“El asalto a la justicia” reseña literaria del libro del magistrado Alfredo de Diego

 

Una suerte de milagro alquímico consigue el magistrado de Diego con su última publicación, un libro denso y ligero a la par: denso porque compendia en un volumen manejable todo lo necesario para estar al tanto de la independencia judicial en España; ligero, porque se lee del tirón, se termina casi antes de haberlo empezado.

No es de extrañar, pues su trayectoria intelectual aúna la producción técnico-jurídica con el compromiso democrático, lo que le confiere un perfil polemista, incómodo y hasta hiriente a menudo, pero íntegro siempre. Así, no se arredra en tildar como “corrupción” las ansias colonizadoras de la partitocracia sobre nuestro Poder Judicial (página 153). Como atinadamente observa la abogada y activista social Verónica del Carpio, este trabajo se enmarca en el subgénero de la autocrítica judicial, es decir, la denuncia que desde dentro los magistrados hacen de los vicios de una Justicia que conocen y padecen de sobra por experiencia propia. Pero no cede al superficial lamento victimista, sino que el autor arma su tesis con impecable coherencia expositiva. Veámoslo:

La construcción argumental parte de la defensa de la neutralidad ideológica de la función judicial, no obstante compatible con la implicación ciudadana y la creación jurídica (página 39). En consecuencia, propugna un modelo “profesional” frente a degeneraciones patológicas que cataloga en una curiosa taxonomía reminiscente a la del profesor Alejandro Nieto: juez “meritorio”, “comprometido”, “deferente” y “viral” (páginas 64 a 69). Y, como colofón, remata su diagnóstico con la ya clásica crítica a los “políticos-togados”.

----------------------------------------

> **Tarea A**: Indica en qué página del libro tilda el autor de «corrupción» las ansias colonizadoras de la partitocracia, según la reseña de «El asalto a la justicia».
> **Tarea B**: Reanuda la reseña de «El asalto a la justicia» justo después de la última oración mostrada.
El listado procede de otra fuente distinta de la reseña.

> **Datos almacenados**:
----------------------------------------

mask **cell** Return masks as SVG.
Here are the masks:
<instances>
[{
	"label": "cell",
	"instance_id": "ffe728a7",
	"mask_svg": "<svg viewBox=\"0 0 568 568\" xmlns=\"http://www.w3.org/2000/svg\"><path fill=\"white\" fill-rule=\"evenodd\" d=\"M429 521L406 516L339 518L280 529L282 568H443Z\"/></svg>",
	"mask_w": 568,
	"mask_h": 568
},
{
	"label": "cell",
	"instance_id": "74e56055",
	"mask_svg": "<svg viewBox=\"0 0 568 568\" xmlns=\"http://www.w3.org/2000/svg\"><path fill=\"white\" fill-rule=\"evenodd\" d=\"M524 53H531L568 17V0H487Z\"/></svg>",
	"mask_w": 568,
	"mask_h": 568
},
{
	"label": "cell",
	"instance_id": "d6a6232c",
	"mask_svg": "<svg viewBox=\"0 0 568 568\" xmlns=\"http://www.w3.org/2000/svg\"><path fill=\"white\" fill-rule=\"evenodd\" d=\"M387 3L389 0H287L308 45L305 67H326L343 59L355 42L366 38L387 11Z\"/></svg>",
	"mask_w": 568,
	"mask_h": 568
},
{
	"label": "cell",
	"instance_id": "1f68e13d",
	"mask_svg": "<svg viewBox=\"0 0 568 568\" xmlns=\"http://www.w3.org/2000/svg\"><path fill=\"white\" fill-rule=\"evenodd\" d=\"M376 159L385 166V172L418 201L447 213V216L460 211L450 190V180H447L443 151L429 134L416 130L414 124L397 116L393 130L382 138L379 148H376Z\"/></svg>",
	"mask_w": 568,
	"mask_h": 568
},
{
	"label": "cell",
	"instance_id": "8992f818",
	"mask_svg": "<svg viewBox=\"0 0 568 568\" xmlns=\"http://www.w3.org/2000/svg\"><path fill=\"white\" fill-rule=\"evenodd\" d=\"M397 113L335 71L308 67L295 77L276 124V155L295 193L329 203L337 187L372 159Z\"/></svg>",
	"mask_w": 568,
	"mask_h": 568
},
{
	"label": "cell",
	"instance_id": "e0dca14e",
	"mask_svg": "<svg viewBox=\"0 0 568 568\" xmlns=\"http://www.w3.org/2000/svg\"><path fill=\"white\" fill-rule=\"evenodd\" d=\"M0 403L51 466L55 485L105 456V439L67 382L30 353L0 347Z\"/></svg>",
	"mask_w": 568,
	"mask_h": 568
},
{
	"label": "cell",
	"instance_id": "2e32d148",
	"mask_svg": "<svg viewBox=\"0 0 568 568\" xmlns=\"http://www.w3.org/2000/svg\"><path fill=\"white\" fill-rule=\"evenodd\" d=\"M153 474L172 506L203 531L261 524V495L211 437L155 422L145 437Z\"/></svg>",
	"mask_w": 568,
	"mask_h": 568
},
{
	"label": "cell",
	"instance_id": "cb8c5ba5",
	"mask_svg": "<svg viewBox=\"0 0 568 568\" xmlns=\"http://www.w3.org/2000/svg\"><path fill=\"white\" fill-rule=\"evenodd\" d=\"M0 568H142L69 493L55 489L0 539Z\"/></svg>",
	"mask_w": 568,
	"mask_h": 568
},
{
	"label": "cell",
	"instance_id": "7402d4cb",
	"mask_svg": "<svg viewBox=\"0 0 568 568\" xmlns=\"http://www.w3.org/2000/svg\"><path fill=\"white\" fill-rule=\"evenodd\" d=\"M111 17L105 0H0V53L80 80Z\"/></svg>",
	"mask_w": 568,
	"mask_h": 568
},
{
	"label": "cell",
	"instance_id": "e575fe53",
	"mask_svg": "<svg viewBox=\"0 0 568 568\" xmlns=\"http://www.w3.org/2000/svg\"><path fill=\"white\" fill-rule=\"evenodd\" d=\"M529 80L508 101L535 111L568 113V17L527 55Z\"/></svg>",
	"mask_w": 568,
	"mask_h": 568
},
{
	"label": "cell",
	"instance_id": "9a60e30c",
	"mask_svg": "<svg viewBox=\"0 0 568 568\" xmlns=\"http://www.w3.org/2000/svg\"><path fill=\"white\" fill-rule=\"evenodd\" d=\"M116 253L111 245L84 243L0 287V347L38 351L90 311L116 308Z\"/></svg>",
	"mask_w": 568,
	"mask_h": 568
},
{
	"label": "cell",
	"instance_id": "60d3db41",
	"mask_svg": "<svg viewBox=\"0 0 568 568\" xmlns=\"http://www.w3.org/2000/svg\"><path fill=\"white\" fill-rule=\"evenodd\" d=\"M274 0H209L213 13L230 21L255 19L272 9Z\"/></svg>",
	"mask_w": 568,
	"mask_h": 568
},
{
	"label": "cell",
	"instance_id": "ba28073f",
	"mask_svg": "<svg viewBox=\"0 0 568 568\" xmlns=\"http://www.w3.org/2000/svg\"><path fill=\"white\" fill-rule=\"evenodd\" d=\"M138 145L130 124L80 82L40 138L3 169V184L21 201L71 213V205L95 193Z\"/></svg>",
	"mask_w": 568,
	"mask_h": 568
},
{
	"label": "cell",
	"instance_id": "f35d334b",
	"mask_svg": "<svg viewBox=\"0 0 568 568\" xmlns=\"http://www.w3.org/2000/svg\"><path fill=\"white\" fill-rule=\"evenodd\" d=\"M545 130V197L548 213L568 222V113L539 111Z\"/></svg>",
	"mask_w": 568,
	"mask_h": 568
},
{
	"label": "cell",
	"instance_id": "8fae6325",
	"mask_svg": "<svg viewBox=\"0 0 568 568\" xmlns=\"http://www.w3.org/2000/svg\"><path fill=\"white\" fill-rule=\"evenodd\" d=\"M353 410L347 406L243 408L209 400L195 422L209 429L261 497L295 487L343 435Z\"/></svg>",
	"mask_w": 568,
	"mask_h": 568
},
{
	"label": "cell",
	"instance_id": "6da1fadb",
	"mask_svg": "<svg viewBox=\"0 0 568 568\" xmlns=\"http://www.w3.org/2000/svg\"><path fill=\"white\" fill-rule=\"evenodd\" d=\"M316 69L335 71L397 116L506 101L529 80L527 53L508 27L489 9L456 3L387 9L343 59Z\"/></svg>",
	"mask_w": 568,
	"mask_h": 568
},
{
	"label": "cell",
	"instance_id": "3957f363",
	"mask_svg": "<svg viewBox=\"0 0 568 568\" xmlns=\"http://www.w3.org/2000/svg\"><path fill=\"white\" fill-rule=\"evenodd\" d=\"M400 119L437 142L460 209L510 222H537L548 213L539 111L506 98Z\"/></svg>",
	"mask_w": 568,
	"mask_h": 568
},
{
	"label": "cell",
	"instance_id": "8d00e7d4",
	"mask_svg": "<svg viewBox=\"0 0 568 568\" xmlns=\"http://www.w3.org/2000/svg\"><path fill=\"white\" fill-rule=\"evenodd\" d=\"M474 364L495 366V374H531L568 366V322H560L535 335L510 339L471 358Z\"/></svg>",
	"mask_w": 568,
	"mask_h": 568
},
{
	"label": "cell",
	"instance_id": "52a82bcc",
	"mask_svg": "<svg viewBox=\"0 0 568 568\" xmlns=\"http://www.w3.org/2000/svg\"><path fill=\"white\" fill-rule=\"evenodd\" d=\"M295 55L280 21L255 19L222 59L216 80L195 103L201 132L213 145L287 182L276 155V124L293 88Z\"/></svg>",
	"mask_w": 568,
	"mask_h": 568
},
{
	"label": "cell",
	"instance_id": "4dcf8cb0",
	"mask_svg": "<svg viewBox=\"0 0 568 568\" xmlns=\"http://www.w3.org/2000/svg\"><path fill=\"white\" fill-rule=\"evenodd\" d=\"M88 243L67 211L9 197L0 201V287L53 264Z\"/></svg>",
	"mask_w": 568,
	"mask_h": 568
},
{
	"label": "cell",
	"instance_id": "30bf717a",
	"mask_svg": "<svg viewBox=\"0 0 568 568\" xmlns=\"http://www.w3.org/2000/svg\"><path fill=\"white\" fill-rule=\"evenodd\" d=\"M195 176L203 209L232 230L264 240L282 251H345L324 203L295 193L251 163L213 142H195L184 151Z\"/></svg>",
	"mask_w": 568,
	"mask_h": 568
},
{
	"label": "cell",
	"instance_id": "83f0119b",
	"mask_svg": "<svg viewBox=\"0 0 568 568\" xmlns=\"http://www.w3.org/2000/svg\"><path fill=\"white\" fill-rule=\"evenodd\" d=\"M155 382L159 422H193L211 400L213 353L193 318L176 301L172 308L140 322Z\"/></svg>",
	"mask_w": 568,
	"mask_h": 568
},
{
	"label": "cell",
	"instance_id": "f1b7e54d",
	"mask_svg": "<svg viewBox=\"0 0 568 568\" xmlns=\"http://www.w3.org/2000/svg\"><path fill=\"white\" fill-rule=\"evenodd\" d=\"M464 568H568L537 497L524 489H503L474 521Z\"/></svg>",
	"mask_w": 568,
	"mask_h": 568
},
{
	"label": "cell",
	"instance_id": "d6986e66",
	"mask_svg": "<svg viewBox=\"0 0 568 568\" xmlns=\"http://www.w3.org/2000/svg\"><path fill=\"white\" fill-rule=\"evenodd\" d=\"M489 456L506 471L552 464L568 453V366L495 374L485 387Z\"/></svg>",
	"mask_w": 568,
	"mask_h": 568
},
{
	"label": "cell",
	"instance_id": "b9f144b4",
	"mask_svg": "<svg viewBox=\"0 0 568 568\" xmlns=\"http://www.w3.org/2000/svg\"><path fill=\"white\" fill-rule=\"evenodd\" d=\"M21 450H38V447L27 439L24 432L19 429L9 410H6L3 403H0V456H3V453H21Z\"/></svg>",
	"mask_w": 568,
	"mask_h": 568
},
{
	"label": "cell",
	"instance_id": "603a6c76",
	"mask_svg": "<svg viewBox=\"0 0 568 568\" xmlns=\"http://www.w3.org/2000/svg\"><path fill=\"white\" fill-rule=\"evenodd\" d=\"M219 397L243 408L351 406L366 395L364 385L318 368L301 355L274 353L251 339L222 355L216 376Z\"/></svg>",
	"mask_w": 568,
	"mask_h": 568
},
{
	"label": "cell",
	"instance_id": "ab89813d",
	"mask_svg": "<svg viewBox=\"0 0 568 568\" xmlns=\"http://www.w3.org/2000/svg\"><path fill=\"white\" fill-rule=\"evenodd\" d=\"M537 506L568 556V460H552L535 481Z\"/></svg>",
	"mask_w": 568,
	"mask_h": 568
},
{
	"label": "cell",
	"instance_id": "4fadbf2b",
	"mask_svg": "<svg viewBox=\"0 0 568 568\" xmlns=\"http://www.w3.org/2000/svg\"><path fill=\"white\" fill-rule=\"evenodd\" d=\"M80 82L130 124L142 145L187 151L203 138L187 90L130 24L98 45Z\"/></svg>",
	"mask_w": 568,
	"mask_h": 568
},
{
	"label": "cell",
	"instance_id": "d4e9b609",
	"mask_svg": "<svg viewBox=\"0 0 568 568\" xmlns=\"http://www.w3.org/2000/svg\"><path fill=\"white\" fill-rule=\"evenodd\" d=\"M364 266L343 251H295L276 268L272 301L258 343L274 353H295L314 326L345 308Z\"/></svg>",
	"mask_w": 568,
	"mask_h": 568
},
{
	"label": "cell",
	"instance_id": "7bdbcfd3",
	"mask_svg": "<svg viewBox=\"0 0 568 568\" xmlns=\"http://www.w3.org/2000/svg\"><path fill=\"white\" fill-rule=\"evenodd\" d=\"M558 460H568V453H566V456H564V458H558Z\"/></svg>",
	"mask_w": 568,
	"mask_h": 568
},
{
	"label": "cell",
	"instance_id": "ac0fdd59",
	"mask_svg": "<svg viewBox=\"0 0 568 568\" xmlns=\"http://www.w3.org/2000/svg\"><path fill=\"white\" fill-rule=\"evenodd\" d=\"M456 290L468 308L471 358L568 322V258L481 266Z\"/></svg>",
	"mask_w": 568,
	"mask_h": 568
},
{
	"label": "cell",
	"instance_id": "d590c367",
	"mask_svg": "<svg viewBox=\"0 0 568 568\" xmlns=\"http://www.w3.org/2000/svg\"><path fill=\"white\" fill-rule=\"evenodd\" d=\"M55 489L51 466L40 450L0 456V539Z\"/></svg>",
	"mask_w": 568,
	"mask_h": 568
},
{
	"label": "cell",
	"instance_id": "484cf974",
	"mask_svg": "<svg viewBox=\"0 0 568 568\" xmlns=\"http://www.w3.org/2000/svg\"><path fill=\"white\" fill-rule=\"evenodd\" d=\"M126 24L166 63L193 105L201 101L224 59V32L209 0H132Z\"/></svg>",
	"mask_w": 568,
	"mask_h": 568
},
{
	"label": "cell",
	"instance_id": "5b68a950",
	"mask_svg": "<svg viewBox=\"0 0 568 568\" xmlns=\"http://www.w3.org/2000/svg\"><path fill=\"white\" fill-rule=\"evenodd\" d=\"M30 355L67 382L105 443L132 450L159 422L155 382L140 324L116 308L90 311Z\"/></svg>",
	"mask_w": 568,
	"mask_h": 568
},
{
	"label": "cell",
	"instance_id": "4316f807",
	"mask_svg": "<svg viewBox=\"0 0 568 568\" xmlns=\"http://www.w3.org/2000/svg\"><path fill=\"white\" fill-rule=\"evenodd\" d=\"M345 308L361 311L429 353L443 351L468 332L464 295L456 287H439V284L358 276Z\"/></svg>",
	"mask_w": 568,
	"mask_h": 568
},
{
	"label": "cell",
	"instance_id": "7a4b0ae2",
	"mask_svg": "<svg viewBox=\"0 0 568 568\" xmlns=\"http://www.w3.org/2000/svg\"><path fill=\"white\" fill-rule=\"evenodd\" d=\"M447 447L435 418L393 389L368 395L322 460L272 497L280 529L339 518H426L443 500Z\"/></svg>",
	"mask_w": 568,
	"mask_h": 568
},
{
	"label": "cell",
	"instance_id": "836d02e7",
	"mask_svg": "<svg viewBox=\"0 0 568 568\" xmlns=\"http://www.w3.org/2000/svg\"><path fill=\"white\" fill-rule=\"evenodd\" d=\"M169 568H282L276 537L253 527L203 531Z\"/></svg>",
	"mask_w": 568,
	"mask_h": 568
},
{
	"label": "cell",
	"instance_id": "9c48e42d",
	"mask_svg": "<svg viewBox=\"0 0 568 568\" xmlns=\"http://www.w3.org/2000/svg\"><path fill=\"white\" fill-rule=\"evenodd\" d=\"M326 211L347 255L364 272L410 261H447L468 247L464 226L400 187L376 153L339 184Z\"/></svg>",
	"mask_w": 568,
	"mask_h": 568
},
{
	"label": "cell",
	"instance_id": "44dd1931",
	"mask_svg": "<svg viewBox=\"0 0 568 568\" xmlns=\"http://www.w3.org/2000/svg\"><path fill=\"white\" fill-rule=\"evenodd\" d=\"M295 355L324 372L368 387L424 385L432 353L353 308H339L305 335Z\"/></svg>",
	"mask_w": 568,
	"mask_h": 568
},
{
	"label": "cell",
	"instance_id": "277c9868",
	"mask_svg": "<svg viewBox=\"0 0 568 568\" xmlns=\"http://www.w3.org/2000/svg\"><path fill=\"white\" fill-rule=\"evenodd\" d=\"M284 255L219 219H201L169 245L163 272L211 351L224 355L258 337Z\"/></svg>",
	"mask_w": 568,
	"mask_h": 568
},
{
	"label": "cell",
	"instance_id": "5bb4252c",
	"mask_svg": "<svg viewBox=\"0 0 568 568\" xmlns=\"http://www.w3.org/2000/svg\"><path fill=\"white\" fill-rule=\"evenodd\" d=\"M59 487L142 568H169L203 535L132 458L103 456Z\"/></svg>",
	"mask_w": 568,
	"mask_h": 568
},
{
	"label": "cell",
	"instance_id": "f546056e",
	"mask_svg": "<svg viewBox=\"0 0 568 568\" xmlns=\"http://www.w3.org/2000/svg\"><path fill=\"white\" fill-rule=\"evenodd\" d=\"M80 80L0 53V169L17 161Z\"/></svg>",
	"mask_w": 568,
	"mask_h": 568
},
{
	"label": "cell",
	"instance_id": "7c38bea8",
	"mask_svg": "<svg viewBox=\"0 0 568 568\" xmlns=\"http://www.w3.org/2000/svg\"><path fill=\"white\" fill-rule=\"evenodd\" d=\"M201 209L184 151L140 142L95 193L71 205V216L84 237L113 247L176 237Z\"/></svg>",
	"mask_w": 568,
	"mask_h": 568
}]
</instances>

----------------------------------------

> **Respuesta escrita A**: En la página 153.

> **Respuesta escrita B**:
Pero donde el coraje del autor se torna casi suicida es al tratar las relaciones entre tribunales y opinión pública. Sin tapujos afirma que “el juez no es político: no tiene que buscar la fuente de su legitimación en el apoyo popular de sus decisiones” (página 78). Lapidarias palabras lanzadas contra el plumaje de togados gallináceos incapaces para dar un paso si no es con el beneplácito del dogma políticamente correcto predicado desde los púlpitos de las redes sociales. Por eso no se arredra en calificar como acusaciones de “brujería” el acoso a los magistrados que se mantuvieron firmes en asuntos tan tristes como el de “la Manada” (página 91).

Sentadas estas premisas, acomete con renovada consistencia lógica el consabido análisis de los males de nuestra Justicia: la total designación parlamentaria del Consejo General del Poder Judicial- CGPJ- (“franquicia partitocrática”, página 153); los nombramientos de altos cargos judiciales (“cambio de cromos”, página 124); y las puertas giratorias (exigiendo una “cámara hiperbárica” donde retrasar el retorno a la jurisdicción, página 110). Si aceptamos que el papel del juez se define por la aplicación de la Ley sin dejarse seducir por la ideología o el favor popular, se revela como mera justificación impostada el discurso oficialista que patrocina la “politicidad” de la magistratura para vincularla a intereses extrajurídicos, ya sea desde la derecha o la izquierda.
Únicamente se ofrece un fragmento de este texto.